L’illusion de prendre le vote du 24 février 2019 comme un blanc-seing
Déjà, en nommant Mme Aminata Touré au poste de Premier ministre le 1er septembre 2013, il annonçait la couleur en lui indiquant comme feuille de route « l’accélération des actions du gouvernement ». Aminata Touré prenait le service après Abdoul Mbaye, se disant consciente « de prendre le bâton pour poursuivre la course pour le développement et pour l’amélioration des conditions d’existence de nos concitoyens ». A une autre étape de cette course de relais, Mahammed Boun Abdallah Dionne s’ébranla le 7 juillet 2014, en disant lui aussi recevoir pour consigne de se mettre « au travail, avec célérité et diligence ».
Cinq bons tours de calendrier après, Mahammed Dionne est reconduit Premier ministre avec l’unique mission de préparer la suppression du Poste de ministre. En effet, le Président voudrait aller encore plus vite, toujours plus vite, et pour ce faire, sa trouvaille est de supprimer le poste de Premier ministre. Le Président Sall entend donc tenir d’une main le chrono et de l’autre le bâton du relais. Une réforme de cette nature n’est pas une première au Sénégal. Léopold Sédar Senghor l’avait expérimentée de 1963 à 1970 et Abdou Diouf de 1983 à 1991.

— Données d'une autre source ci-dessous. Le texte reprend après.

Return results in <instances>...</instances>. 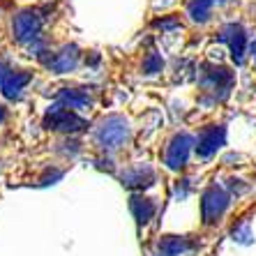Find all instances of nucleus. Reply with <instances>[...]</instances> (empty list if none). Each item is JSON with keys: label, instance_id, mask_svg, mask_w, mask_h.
Returning <instances> with one entry per match:
<instances>
[{"label": "nucleus", "instance_id": "1", "mask_svg": "<svg viewBox=\"0 0 256 256\" xmlns=\"http://www.w3.org/2000/svg\"><path fill=\"white\" fill-rule=\"evenodd\" d=\"M228 208V194L222 187L212 185L203 192L201 196V214H203V224H217L222 220V214Z\"/></svg>", "mask_w": 256, "mask_h": 256}, {"label": "nucleus", "instance_id": "9", "mask_svg": "<svg viewBox=\"0 0 256 256\" xmlns=\"http://www.w3.org/2000/svg\"><path fill=\"white\" fill-rule=\"evenodd\" d=\"M28 81H30V74H24V72H7V76L2 78V84H0L2 95L10 97V100H16V97L21 95V90L28 86Z\"/></svg>", "mask_w": 256, "mask_h": 256}, {"label": "nucleus", "instance_id": "10", "mask_svg": "<svg viewBox=\"0 0 256 256\" xmlns=\"http://www.w3.org/2000/svg\"><path fill=\"white\" fill-rule=\"evenodd\" d=\"M152 180H155V173L150 171L148 166L143 168H132V171H127L125 176H122V185L130 187V190H136V187H148L152 185Z\"/></svg>", "mask_w": 256, "mask_h": 256}, {"label": "nucleus", "instance_id": "5", "mask_svg": "<svg viewBox=\"0 0 256 256\" xmlns=\"http://www.w3.org/2000/svg\"><path fill=\"white\" fill-rule=\"evenodd\" d=\"M224 136H226L224 127H217V125L206 127V130L198 134V138H196V152H198V157H201V160L212 157L214 152L224 146Z\"/></svg>", "mask_w": 256, "mask_h": 256}, {"label": "nucleus", "instance_id": "3", "mask_svg": "<svg viewBox=\"0 0 256 256\" xmlns=\"http://www.w3.org/2000/svg\"><path fill=\"white\" fill-rule=\"evenodd\" d=\"M44 125L48 130H56V132H78L86 127V120L76 114V111H72L67 106H51L46 111V118H44Z\"/></svg>", "mask_w": 256, "mask_h": 256}, {"label": "nucleus", "instance_id": "4", "mask_svg": "<svg viewBox=\"0 0 256 256\" xmlns=\"http://www.w3.org/2000/svg\"><path fill=\"white\" fill-rule=\"evenodd\" d=\"M190 152H192V138L187 134H178V136H173V141L164 150V162H166L168 168H182L187 164V160H190Z\"/></svg>", "mask_w": 256, "mask_h": 256}, {"label": "nucleus", "instance_id": "15", "mask_svg": "<svg viewBox=\"0 0 256 256\" xmlns=\"http://www.w3.org/2000/svg\"><path fill=\"white\" fill-rule=\"evenodd\" d=\"M5 76H7V72H5V67L0 65V84H2V78H5Z\"/></svg>", "mask_w": 256, "mask_h": 256}, {"label": "nucleus", "instance_id": "14", "mask_svg": "<svg viewBox=\"0 0 256 256\" xmlns=\"http://www.w3.org/2000/svg\"><path fill=\"white\" fill-rule=\"evenodd\" d=\"M162 65H164V62H162V60L157 58L155 54H150V56H148V60H146V72L155 74V72H160V70H162Z\"/></svg>", "mask_w": 256, "mask_h": 256}, {"label": "nucleus", "instance_id": "13", "mask_svg": "<svg viewBox=\"0 0 256 256\" xmlns=\"http://www.w3.org/2000/svg\"><path fill=\"white\" fill-rule=\"evenodd\" d=\"M212 5H214L212 0H192L187 12H190V16L194 21H206L210 16V12H212Z\"/></svg>", "mask_w": 256, "mask_h": 256}, {"label": "nucleus", "instance_id": "11", "mask_svg": "<svg viewBox=\"0 0 256 256\" xmlns=\"http://www.w3.org/2000/svg\"><path fill=\"white\" fill-rule=\"evenodd\" d=\"M76 60H78V54H76V48L72 46V48H65V51L56 54L54 58L48 60V67L54 72H58V74H65V72L76 67Z\"/></svg>", "mask_w": 256, "mask_h": 256}, {"label": "nucleus", "instance_id": "7", "mask_svg": "<svg viewBox=\"0 0 256 256\" xmlns=\"http://www.w3.org/2000/svg\"><path fill=\"white\" fill-rule=\"evenodd\" d=\"M192 250V242L180 236H164L157 242V256H180Z\"/></svg>", "mask_w": 256, "mask_h": 256}, {"label": "nucleus", "instance_id": "6", "mask_svg": "<svg viewBox=\"0 0 256 256\" xmlns=\"http://www.w3.org/2000/svg\"><path fill=\"white\" fill-rule=\"evenodd\" d=\"M40 28H42V16L37 12H21L14 18V37L18 42H32L40 37Z\"/></svg>", "mask_w": 256, "mask_h": 256}, {"label": "nucleus", "instance_id": "17", "mask_svg": "<svg viewBox=\"0 0 256 256\" xmlns=\"http://www.w3.org/2000/svg\"><path fill=\"white\" fill-rule=\"evenodd\" d=\"M252 56H254V60H256V42H254V46H252Z\"/></svg>", "mask_w": 256, "mask_h": 256}, {"label": "nucleus", "instance_id": "8", "mask_svg": "<svg viewBox=\"0 0 256 256\" xmlns=\"http://www.w3.org/2000/svg\"><path fill=\"white\" fill-rule=\"evenodd\" d=\"M222 40H224V42H228L233 58L240 62V60H242V56H244V46H247V37H244L242 28H240V26H228V28L222 30Z\"/></svg>", "mask_w": 256, "mask_h": 256}, {"label": "nucleus", "instance_id": "2", "mask_svg": "<svg viewBox=\"0 0 256 256\" xmlns=\"http://www.w3.org/2000/svg\"><path fill=\"white\" fill-rule=\"evenodd\" d=\"M130 136V127L120 116H111L108 120H104V125L97 130V143L104 150H116Z\"/></svg>", "mask_w": 256, "mask_h": 256}, {"label": "nucleus", "instance_id": "18", "mask_svg": "<svg viewBox=\"0 0 256 256\" xmlns=\"http://www.w3.org/2000/svg\"><path fill=\"white\" fill-rule=\"evenodd\" d=\"M212 2H226V0H212Z\"/></svg>", "mask_w": 256, "mask_h": 256}, {"label": "nucleus", "instance_id": "12", "mask_svg": "<svg viewBox=\"0 0 256 256\" xmlns=\"http://www.w3.org/2000/svg\"><path fill=\"white\" fill-rule=\"evenodd\" d=\"M132 212L136 217L138 224H148L152 220V214H155V203L150 201V198H143V196H132V203H130Z\"/></svg>", "mask_w": 256, "mask_h": 256}, {"label": "nucleus", "instance_id": "16", "mask_svg": "<svg viewBox=\"0 0 256 256\" xmlns=\"http://www.w3.org/2000/svg\"><path fill=\"white\" fill-rule=\"evenodd\" d=\"M5 120V108H2V104H0V122Z\"/></svg>", "mask_w": 256, "mask_h": 256}]
</instances>
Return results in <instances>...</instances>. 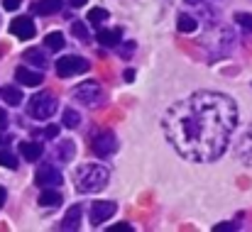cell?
<instances>
[{"instance_id": "1", "label": "cell", "mask_w": 252, "mask_h": 232, "mask_svg": "<svg viewBox=\"0 0 252 232\" xmlns=\"http://www.w3.org/2000/svg\"><path fill=\"white\" fill-rule=\"evenodd\" d=\"M238 127L235 100L216 90H196L174 103L162 120L169 145L189 161H216Z\"/></svg>"}, {"instance_id": "2", "label": "cell", "mask_w": 252, "mask_h": 232, "mask_svg": "<svg viewBox=\"0 0 252 232\" xmlns=\"http://www.w3.org/2000/svg\"><path fill=\"white\" fill-rule=\"evenodd\" d=\"M108 169L100 164H84L76 171V188L79 193H98L108 186Z\"/></svg>"}, {"instance_id": "3", "label": "cell", "mask_w": 252, "mask_h": 232, "mask_svg": "<svg viewBox=\"0 0 252 232\" xmlns=\"http://www.w3.org/2000/svg\"><path fill=\"white\" fill-rule=\"evenodd\" d=\"M57 98H54V93H49V90H42V93H37V95H32L30 98V103H27V113L34 117V120H49L54 113H57Z\"/></svg>"}, {"instance_id": "4", "label": "cell", "mask_w": 252, "mask_h": 232, "mask_svg": "<svg viewBox=\"0 0 252 232\" xmlns=\"http://www.w3.org/2000/svg\"><path fill=\"white\" fill-rule=\"evenodd\" d=\"M74 98L86 108H98V105H103L105 93H103V86L98 81H86L74 88Z\"/></svg>"}, {"instance_id": "5", "label": "cell", "mask_w": 252, "mask_h": 232, "mask_svg": "<svg viewBox=\"0 0 252 232\" xmlns=\"http://www.w3.org/2000/svg\"><path fill=\"white\" fill-rule=\"evenodd\" d=\"M91 69V64L81 59V57H76V54H69V57H62V59H57V74L62 78H71V76H79V74H84Z\"/></svg>"}, {"instance_id": "6", "label": "cell", "mask_w": 252, "mask_h": 232, "mask_svg": "<svg viewBox=\"0 0 252 232\" xmlns=\"http://www.w3.org/2000/svg\"><path fill=\"white\" fill-rule=\"evenodd\" d=\"M62 181H64V176L54 164H42L34 174V183L39 188H57V186H62Z\"/></svg>"}, {"instance_id": "7", "label": "cell", "mask_w": 252, "mask_h": 232, "mask_svg": "<svg viewBox=\"0 0 252 232\" xmlns=\"http://www.w3.org/2000/svg\"><path fill=\"white\" fill-rule=\"evenodd\" d=\"M93 154L95 156H110L118 152V140H115V135L110 132V130H100L95 137H93Z\"/></svg>"}, {"instance_id": "8", "label": "cell", "mask_w": 252, "mask_h": 232, "mask_svg": "<svg viewBox=\"0 0 252 232\" xmlns=\"http://www.w3.org/2000/svg\"><path fill=\"white\" fill-rule=\"evenodd\" d=\"M115 210H118V205L113 201H98V203H93V208H91V225L93 228L103 225L108 218L115 215Z\"/></svg>"}, {"instance_id": "9", "label": "cell", "mask_w": 252, "mask_h": 232, "mask_svg": "<svg viewBox=\"0 0 252 232\" xmlns=\"http://www.w3.org/2000/svg\"><path fill=\"white\" fill-rule=\"evenodd\" d=\"M10 32L17 37V39H32L34 37V22L30 17H15L10 22Z\"/></svg>"}, {"instance_id": "10", "label": "cell", "mask_w": 252, "mask_h": 232, "mask_svg": "<svg viewBox=\"0 0 252 232\" xmlns=\"http://www.w3.org/2000/svg\"><path fill=\"white\" fill-rule=\"evenodd\" d=\"M81 215H84V208L81 205H71L69 213L64 215V220H62V230H66V232L79 230L81 228Z\"/></svg>"}, {"instance_id": "11", "label": "cell", "mask_w": 252, "mask_h": 232, "mask_svg": "<svg viewBox=\"0 0 252 232\" xmlns=\"http://www.w3.org/2000/svg\"><path fill=\"white\" fill-rule=\"evenodd\" d=\"M15 78H17V83H22V86H39L42 81H44V76L39 74V71H30L27 66H20L17 71H15Z\"/></svg>"}, {"instance_id": "12", "label": "cell", "mask_w": 252, "mask_h": 232, "mask_svg": "<svg viewBox=\"0 0 252 232\" xmlns=\"http://www.w3.org/2000/svg\"><path fill=\"white\" fill-rule=\"evenodd\" d=\"M20 154H22L25 161H37L39 156L44 154V147L39 142H22L20 145Z\"/></svg>"}, {"instance_id": "13", "label": "cell", "mask_w": 252, "mask_h": 232, "mask_svg": "<svg viewBox=\"0 0 252 232\" xmlns=\"http://www.w3.org/2000/svg\"><path fill=\"white\" fill-rule=\"evenodd\" d=\"M120 39H123V29H120V27H115V29H100V32H98L100 47H115Z\"/></svg>"}, {"instance_id": "14", "label": "cell", "mask_w": 252, "mask_h": 232, "mask_svg": "<svg viewBox=\"0 0 252 232\" xmlns=\"http://www.w3.org/2000/svg\"><path fill=\"white\" fill-rule=\"evenodd\" d=\"M64 7V0H39V2H34V12L37 15H54V12H59Z\"/></svg>"}, {"instance_id": "15", "label": "cell", "mask_w": 252, "mask_h": 232, "mask_svg": "<svg viewBox=\"0 0 252 232\" xmlns=\"http://www.w3.org/2000/svg\"><path fill=\"white\" fill-rule=\"evenodd\" d=\"M22 59L25 61H30L32 66H37V69H47V54H44V49H27L25 54H22Z\"/></svg>"}, {"instance_id": "16", "label": "cell", "mask_w": 252, "mask_h": 232, "mask_svg": "<svg viewBox=\"0 0 252 232\" xmlns=\"http://www.w3.org/2000/svg\"><path fill=\"white\" fill-rule=\"evenodd\" d=\"M238 156H240L245 164H252V127L245 132V137H243L240 145H238Z\"/></svg>"}, {"instance_id": "17", "label": "cell", "mask_w": 252, "mask_h": 232, "mask_svg": "<svg viewBox=\"0 0 252 232\" xmlns=\"http://www.w3.org/2000/svg\"><path fill=\"white\" fill-rule=\"evenodd\" d=\"M62 203V193L54 191V188H44L42 196H39V205L42 208H57Z\"/></svg>"}, {"instance_id": "18", "label": "cell", "mask_w": 252, "mask_h": 232, "mask_svg": "<svg viewBox=\"0 0 252 232\" xmlns=\"http://www.w3.org/2000/svg\"><path fill=\"white\" fill-rule=\"evenodd\" d=\"M0 95H2V100H5L7 105H12V108H17V105L22 103V93H20V88H15V86H5V88L0 90Z\"/></svg>"}, {"instance_id": "19", "label": "cell", "mask_w": 252, "mask_h": 232, "mask_svg": "<svg viewBox=\"0 0 252 232\" xmlns=\"http://www.w3.org/2000/svg\"><path fill=\"white\" fill-rule=\"evenodd\" d=\"M64 34L62 32H49L47 37H44V49H49V52H59V49H64Z\"/></svg>"}, {"instance_id": "20", "label": "cell", "mask_w": 252, "mask_h": 232, "mask_svg": "<svg viewBox=\"0 0 252 232\" xmlns=\"http://www.w3.org/2000/svg\"><path fill=\"white\" fill-rule=\"evenodd\" d=\"M57 159H59V161H64V164L74 159V142H71V140L59 142V147H57Z\"/></svg>"}, {"instance_id": "21", "label": "cell", "mask_w": 252, "mask_h": 232, "mask_svg": "<svg viewBox=\"0 0 252 232\" xmlns=\"http://www.w3.org/2000/svg\"><path fill=\"white\" fill-rule=\"evenodd\" d=\"M108 17H110V12H108L105 7H93V10H88V22L95 25V27H100Z\"/></svg>"}, {"instance_id": "22", "label": "cell", "mask_w": 252, "mask_h": 232, "mask_svg": "<svg viewBox=\"0 0 252 232\" xmlns=\"http://www.w3.org/2000/svg\"><path fill=\"white\" fill-rule=\"evenodd\" d=\"M176 27H179V32H193V29L198 27V22H196L191 15H179V20H176Z\"/></svg>"}, {"instance_id": "23", "label": "cell", "mask_w": 252, "mask_h": 232, "mask_svg": "<svg viewBox=\"0 0 252 232\" xmlns=\"http://www.w3.org/2000/svg\"><path fill=\"white\" fill-rule=\"evenodd\" d=\"M79 120H81V117H79L76 110H71V108L64 110V125H66V127H79Z\"/></svg>"}, {"instance_id": "24", "label": "cell", "mask_w": 252, "mask_h": 232, "mask_svg": "<svg viewBox=\"0 0 252 232\" xmlns=\"http://www.w3.org/2000/svg\"><path fill=\"white\" fill-rule=\"evenodd\" d=\"M71 29H74V34H76L81 42H88V39H91V32H88V27H86L84 22H74Z\"/></svg>"}, {"instance_id": "25", "label": "cell", "mask_w": 252, "mask_h": 232, "mask_svg": "<svg viewBox=\"0 0 252 232\" xmlns=\"http://www.w3.org/2000/svg\"><path fill=\"white\" fill-rule=\"evenodd\" d=\"M235 22H238L243 29L252 32V15L250 12H235Z\"/></svg>"}, {"instance_id": "26", "label": "cell", "mask_w": 252, "mask_h": 232, "mask_svg": "<svg viewBox=\"0 0 252 232\" xmlns=\"http://www.w3.org/2000/svg\"><path fill=\"white\" fill-rule=\"evenodd\" d=\"M0 166H7V169H17V159H15V154H10L7 149H2V152H0Z\"/></svg>"}, {"instance_id": "27", "label": "cell", "mask_w": 252, "mask_h": 232, "mask_svg": "<svg viewBox=\"0 0 252 232\" xmlns=\"http://www.w3.org/2000/svg\"><path fill=\"white\" fill-rule=\"evenodd\" d=\"M59 135V125H49L47 130H44V137H49V140H54Z\"/></svg>"}, {"instance_id": "28", "label": "cell", "mask_w": 252, "mask_h": 232, "mask_svg": "<svg viewBox=\"0 0 252 232\" xmlns=\"http://www.w3.org/2000/svg\"><path fill=\"white\" fill-rule=\"evenodd\" d=\"M20 2H22V0H2V7L12 12V10H17V7H20Z\"/></svg>"}, {"instance_id": "29", "label": "cell", "mask_w": 252, "mask_h": 232, "mask_svg": "<svg viewBox=\"0 0 252 232\" xmlns=\"http://www.w3.org/2000/svg\"><path fill=\"white\" fill-rule=\"evenodd\" d=\"M7 122H10V117H7L5 108H0V130H5V127H7Z\"/></svg>"}, {"instance_id": "30", "label": "cell", "mask_w": 252, "mask_h": 232, "mask_svg": "<svg viewBox=\"0 0 252 232\" xmlns=\"http://www.w3.org/2000/svg\"><path fill=\"white\" fill-rule=\"evenodd\" d=\"M110 230H113V232H120V230L130 232V230H132V225H127V223H118V225H113Z\"/></svg>"}, {"instance_id": "31", "label": "cell", "mask_w": 252, "mask_h": 232, "mask_svg": "<svg viewBox=\"0 0 252 232\" xmlns=\"http://www.w3.org/2000/svg\"><path fill=\"white\" fill-rule=\"evenodd\" d=\"M235 228H238L235 223H220V225H216L213 230H235Z\"/></svg>"}, {"instance_id": "32", "label": "cell", "mask_w": 252, "mask_h": 232, "mask_svg": "<svg viewBox=\"0 0 252 232\" xmlns=\"http://www.w3.org/2000/svg\"><path fill=\"white\" fill-rule=\"evenodd\" d=\"M69 2H71V7H84L86 0H69Z\"/></svg>"}, {"instance_id": "33", "label": "cell", "mask_w": 252, "mask_h": 232, "mask_svg": "<svg viewBox=\"0 0 252 232\" xmlns=\"http://www.w3.org/2000/svg\"><path fill=\"white\" fill-rule=\"evenodd\" d=\"M125 78H127V81H132V78H135V71H132V69H127V71H125Z\"/></svg>"}, {"instance_id": "34", "label": "cell", "mask_w": 252, "mask_h": 232, "mask_svg": "<svg viewBox=\"0 0 252 232\" xmlns=\"http://www.w3.org/2000/svg\"><path fill=\"white\" fill-rule=\"evenodd\" d=\"M2 203H5V188L0 186V208H2Z\"/></svg>"}, {"instance_id": "35", "label": "cell", "mask_w": 252, "mask_h": 232, "mask_svg": "<svg viewBox=\"0 0 252 232\" xmlns=\"http://www.w3.org/2000/svg\"><path fill=\"white\" fill-rule=\"evenodd\" d=\"M186 2H196V0H186Z\"/></svg>"}]
</instances>
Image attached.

Les contextes politiques ou institutionnels et les raisons qui avaient guidé ses prédécesseurs vers un tel choix sont bien différents mais Macky Sall a décidé de la tenter. D’emblée, on peut être circonspect sur la manière dont la réforme a été annoncée. L’annonce a eu l’effet d’une grosse surprise d’autant que le Président Sall avait toute la latitude de mettre, d’une façon ou d’une autre, la question dans le débat de la dernière élection présidentielle. Ainsi, la réforme aurait été perçue a priori comme ayant déjà reçu l’onction du Peuple souverain par le vote confirmatif du Président Sall, le 24 février 2019.
Peut-on se rappeler que Léopold Sédar Senghor comme Abdou Diouf, avaient mis à profit des instants aussi solennels pour annoncer à leurs concitoyens la réforme majeure de suppression du poste de Premier ministre. Macky Sall a laissé le soin à Mahammed Dionne, d’annoncer lui-même, dans la foulée de sa reconduction, le 5 avril 2019, la suppression de son poste. Il explicita ainsi, dans un langage moins ésotérique, la réforme qui préfigurait dans une déclaration lue, quelques instants avant lui par le Secrétaire général de la présidence de la République, Maxime Jean Simon Ndiaye. Alea jacta !
Une réforme pour convenances personnelles du chef de l’État
Sans un Premier ministre à la tête du gouvernement, le Président Sall pense qu’il aura les coudées plus franches pour gouverner et que l’action du gouvernement sera plus efficiente et efficace. Une expression persane dit : « Nul autre que mon doigt ne me grattera le dos. » On peut ne pas douter des intentions louables du président de la République mais il reste que « la route de l’enfer est pavée de bonnes intentions ». Le Président Macky Sall encourt de réels risques avec une telle réforme. L’option semble définitive et on voit mal le Président Sall retirer un projet qui prend en émoi le débat public. Battre en retraite sur un projet de cette envergure, traduirait qu’en prenant la décision, le Président aurait agi avec une désinvolture coupable.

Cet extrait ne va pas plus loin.